What the task requires
From the first line through the line containing "Авторы: Сальникова Виктория", transcribe the records exactly and include no other lines.
== Input records
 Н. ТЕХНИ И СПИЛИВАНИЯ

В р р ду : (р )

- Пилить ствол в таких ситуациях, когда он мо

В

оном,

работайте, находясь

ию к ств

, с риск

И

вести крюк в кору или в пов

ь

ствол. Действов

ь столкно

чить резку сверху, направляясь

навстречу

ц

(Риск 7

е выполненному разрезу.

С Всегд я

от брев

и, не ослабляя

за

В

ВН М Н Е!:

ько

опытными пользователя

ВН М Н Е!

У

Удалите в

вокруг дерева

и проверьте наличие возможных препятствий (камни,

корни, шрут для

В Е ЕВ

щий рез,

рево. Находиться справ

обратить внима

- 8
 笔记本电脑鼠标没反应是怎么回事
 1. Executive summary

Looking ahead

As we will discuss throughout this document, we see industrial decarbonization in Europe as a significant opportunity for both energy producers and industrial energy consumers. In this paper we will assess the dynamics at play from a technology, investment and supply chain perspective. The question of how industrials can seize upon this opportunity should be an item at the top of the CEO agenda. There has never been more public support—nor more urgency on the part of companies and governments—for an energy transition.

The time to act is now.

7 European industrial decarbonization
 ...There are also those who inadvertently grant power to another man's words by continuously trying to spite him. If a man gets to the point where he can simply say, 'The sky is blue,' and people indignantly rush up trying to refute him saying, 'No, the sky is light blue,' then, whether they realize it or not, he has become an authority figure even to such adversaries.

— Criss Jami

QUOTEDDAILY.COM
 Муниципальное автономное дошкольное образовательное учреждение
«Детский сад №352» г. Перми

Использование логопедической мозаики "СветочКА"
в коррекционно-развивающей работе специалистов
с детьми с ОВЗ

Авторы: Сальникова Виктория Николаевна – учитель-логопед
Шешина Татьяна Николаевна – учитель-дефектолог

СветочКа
====
Written answer
 Н. ТЕХНИ И СПИЛИВАНИЯ

В р р ду : (р )

- Пилить ствол в таких ситуациях, когда он мо

В

оном,

работайте, находясь

ию к ств

, с риск

И

вести крюк в кору или в пов

ь

ствол. Действов

ь столкно

чить резку сверху, направляясь

навстречу

ц

(Риск 7

е выполненному разрезу.

С Всегд я

от брев

и, не ослабляя

за

В

ВН М Н Е!:

ько

опытными пользователя

ВН М Н Е!

У

Удалите в

вокруг дерева

и проверьте наличие возможных препятствий (камни,

корни, шрут для

В Е ЕВ

щий рез,

рево. Находиться справ

обратить внима

- 8
 笔记本电脑鼠标没反应是怎么回事
 1. Executive summary

Looking ahead

As we will discuss throughout this document, we see industrial decarbonization in Europe as a significant opportunity for both energy producers and industrial energy consumers. In this paper we will assess the dynamics at play from a technology, investment and supply chain perspective. The question of how industrials can seize upon this opportunity should be an item at the top of the CEO agenda. There has never been more public support—nor more urgency on the part of companies and governments—for an energy transition.

The time to act is now.

7 European industrial decarbonization
 ...There are also those who inadvertently grant power to another man's words by continuously trying to spite him. If a man gets to the point where he can simply say, 'The sky is blue,' and people indignantly rush up trying to refute him saying, 'No, the sky is light blue,' then, whether they realize it or not, he has become an authority figure even to such adversaries.

— Criss Jami

QUOTEDDAILY.COM
 Муниципальное автономное дошкольное образовательное учреждение
«Детский сад №352» г. Перми

Использование логопедической мозаики "СветочКА"
в коррекционно-развивающей работе специалистов
с детьми с ОВЗ

Авторы: Сальникова Виктория Николаевна – учитель-логопед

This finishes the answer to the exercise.